- Exercise
Please list each line of the records below that contains the word "farthest". Case counts.

─── Data to use ───

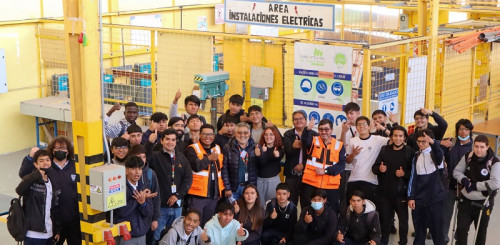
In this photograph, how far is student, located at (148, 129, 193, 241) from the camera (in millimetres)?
7683

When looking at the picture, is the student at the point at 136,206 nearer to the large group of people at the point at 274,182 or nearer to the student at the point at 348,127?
the large group of people at the point at 274,182

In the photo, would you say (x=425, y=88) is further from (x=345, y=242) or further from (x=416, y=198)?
(x=345, y=242)

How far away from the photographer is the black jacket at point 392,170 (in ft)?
27.2

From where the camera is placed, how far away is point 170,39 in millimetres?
11383

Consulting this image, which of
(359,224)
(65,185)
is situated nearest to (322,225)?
(359,224)

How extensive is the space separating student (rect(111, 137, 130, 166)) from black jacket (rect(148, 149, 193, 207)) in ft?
1.50

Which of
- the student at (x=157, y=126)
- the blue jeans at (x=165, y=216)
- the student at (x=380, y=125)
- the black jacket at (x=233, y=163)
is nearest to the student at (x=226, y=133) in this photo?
the black jacket at (x=233, y=163)

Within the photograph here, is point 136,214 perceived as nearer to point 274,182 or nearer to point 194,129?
point 194,129

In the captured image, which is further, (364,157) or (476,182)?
(364,157)

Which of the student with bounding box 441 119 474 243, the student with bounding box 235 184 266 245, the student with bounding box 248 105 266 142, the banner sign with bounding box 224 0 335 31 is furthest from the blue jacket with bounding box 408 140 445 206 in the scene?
the banner sign with bounding box 224 0 335 31

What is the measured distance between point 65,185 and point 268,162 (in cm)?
235

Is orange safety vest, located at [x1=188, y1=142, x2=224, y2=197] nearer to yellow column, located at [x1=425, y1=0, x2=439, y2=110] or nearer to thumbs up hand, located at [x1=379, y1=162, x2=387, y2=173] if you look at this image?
thumbs up hand, located at [x1=379, y1=162, x2=387, y2=173]

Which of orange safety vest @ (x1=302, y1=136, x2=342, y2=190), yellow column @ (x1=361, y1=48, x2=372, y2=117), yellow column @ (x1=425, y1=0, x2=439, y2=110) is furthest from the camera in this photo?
yellow column @ (x1=425, y1=0, x2=439, y2=110)

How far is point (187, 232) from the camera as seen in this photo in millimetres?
7402
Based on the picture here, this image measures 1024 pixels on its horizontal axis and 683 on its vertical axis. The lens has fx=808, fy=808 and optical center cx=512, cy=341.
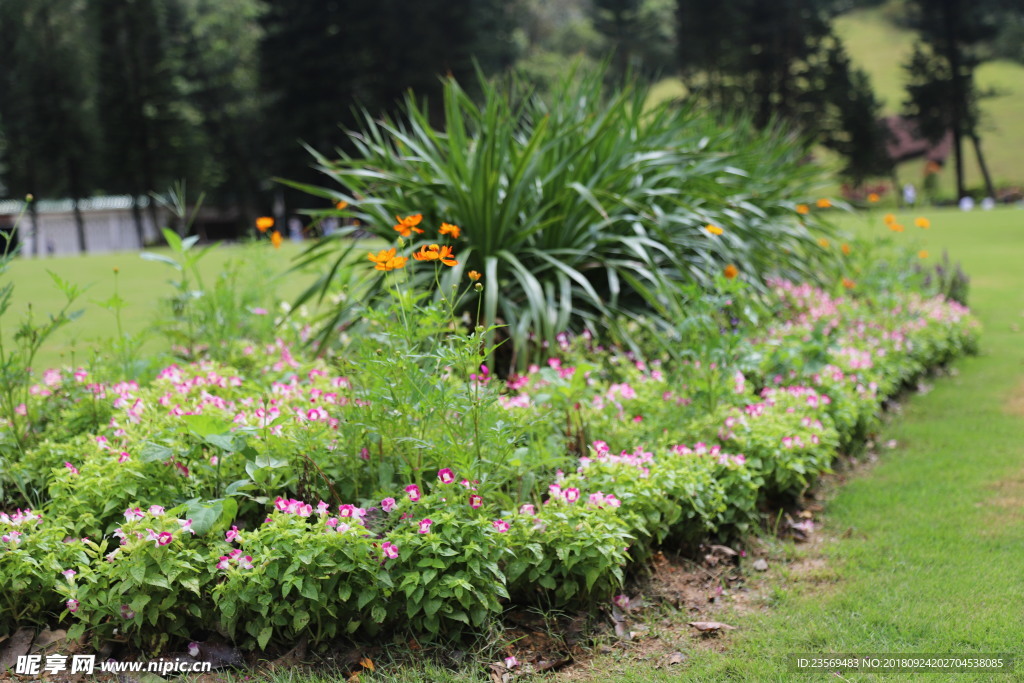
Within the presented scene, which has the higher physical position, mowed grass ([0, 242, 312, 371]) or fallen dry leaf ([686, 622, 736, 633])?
mowed grass ([0, 242, 312, 371])

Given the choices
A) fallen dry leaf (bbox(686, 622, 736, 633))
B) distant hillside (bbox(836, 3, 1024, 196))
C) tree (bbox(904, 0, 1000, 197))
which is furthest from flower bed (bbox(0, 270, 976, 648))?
distant hillside (bbox(836, 3, 1024, 196))

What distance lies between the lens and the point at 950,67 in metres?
33.2

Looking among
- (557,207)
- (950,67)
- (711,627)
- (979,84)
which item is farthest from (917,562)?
(979,84)

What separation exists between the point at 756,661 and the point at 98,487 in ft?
6.57

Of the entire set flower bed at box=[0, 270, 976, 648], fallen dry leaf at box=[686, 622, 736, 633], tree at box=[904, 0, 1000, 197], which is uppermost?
tree at box=[904, 0, 1000, 197]

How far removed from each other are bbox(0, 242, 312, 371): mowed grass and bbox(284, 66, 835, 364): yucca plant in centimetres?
107

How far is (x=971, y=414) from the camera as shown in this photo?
454cm

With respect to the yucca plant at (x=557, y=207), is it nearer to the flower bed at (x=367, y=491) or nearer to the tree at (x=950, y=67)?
the flower bed at (x=367, y=491)

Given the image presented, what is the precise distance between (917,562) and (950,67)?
1445 inches

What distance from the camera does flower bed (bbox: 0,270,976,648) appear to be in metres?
2.19

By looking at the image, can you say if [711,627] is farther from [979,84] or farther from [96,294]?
[979,84]

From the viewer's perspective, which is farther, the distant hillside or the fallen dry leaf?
the distant hillside

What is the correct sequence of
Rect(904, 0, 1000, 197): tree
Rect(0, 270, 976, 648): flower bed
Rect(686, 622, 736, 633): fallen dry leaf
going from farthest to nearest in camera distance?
Rect(904, 0, 1000, 197): tree → Rect(686, 622, 736, 633): fallen dry leaf → Rect(0, 270, 976, 648): flower bed

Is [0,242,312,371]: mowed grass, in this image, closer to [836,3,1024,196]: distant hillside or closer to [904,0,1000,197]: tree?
[904,0,1000,197]: tree
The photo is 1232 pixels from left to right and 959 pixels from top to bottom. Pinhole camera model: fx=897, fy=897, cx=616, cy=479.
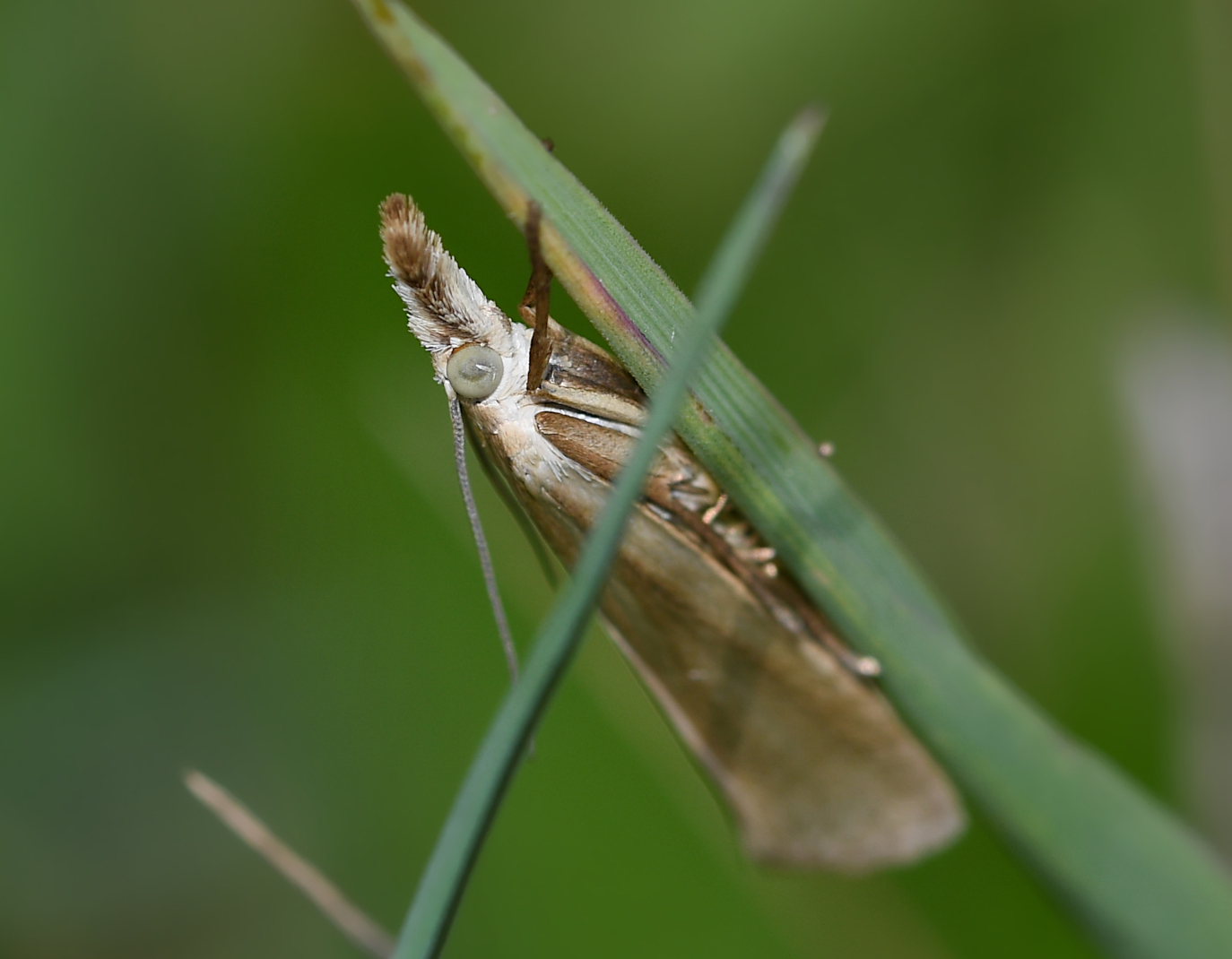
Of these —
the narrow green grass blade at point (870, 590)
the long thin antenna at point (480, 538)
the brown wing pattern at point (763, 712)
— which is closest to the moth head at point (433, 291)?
the long thin antenna at point (480, 538)

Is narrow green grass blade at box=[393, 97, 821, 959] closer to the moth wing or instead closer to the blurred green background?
the moth wing

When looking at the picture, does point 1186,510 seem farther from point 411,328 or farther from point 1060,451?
point 411,328

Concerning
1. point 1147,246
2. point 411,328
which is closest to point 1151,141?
point 1147,246

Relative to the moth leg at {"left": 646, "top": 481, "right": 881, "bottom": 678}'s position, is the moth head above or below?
above

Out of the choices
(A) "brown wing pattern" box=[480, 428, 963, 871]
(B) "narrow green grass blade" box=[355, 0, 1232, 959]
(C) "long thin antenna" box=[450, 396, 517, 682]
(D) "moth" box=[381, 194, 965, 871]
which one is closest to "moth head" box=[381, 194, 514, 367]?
(D) "moth" box=[381, 194, 965, 871]

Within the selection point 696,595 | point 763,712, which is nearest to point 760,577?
point 696,595

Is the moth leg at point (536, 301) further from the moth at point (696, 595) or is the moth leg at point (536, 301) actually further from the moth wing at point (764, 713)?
the moth wing at point (764, 713)
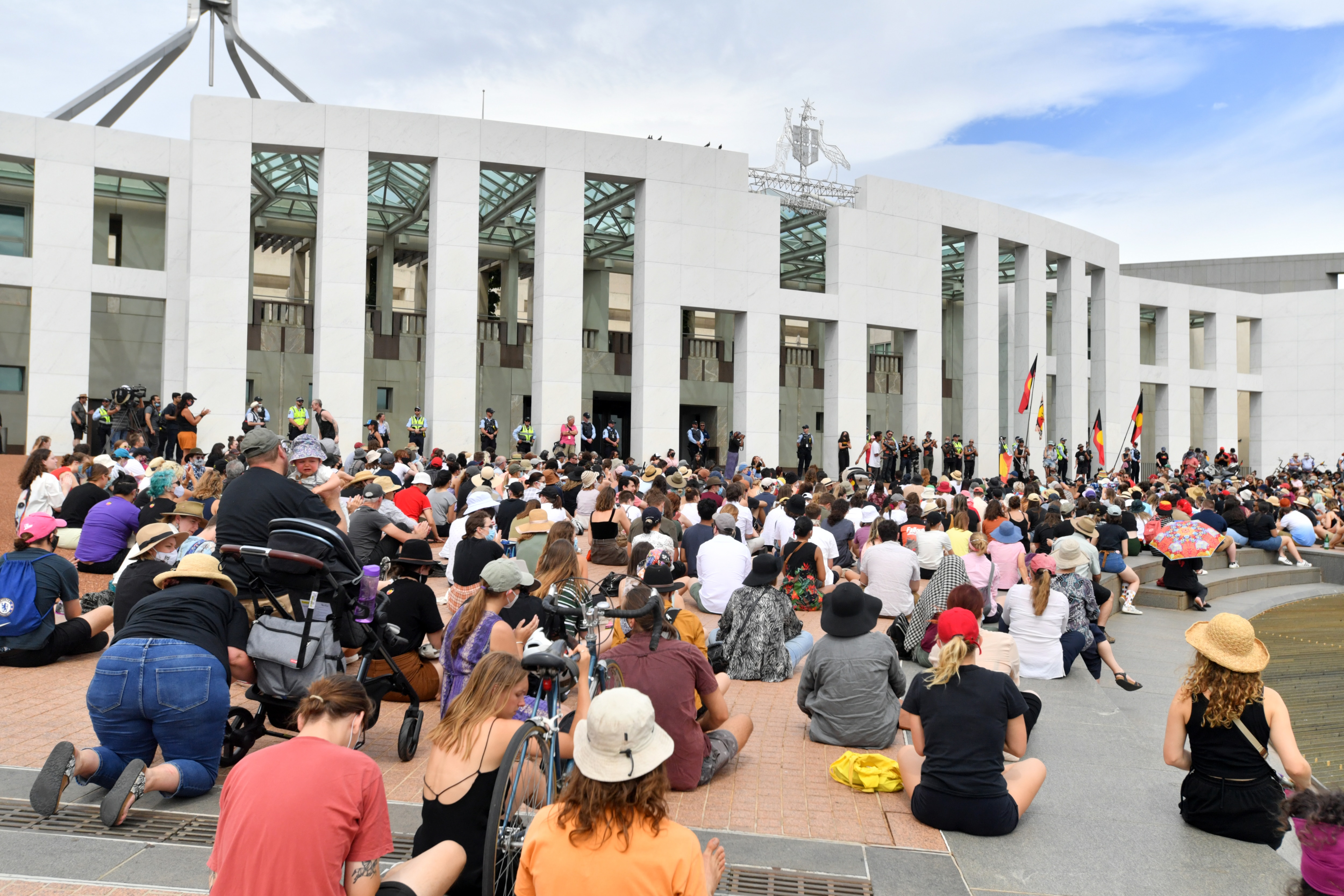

───

- Final answer
which item is farthest from (917,562)?
going from farthest to nearest in camera distance?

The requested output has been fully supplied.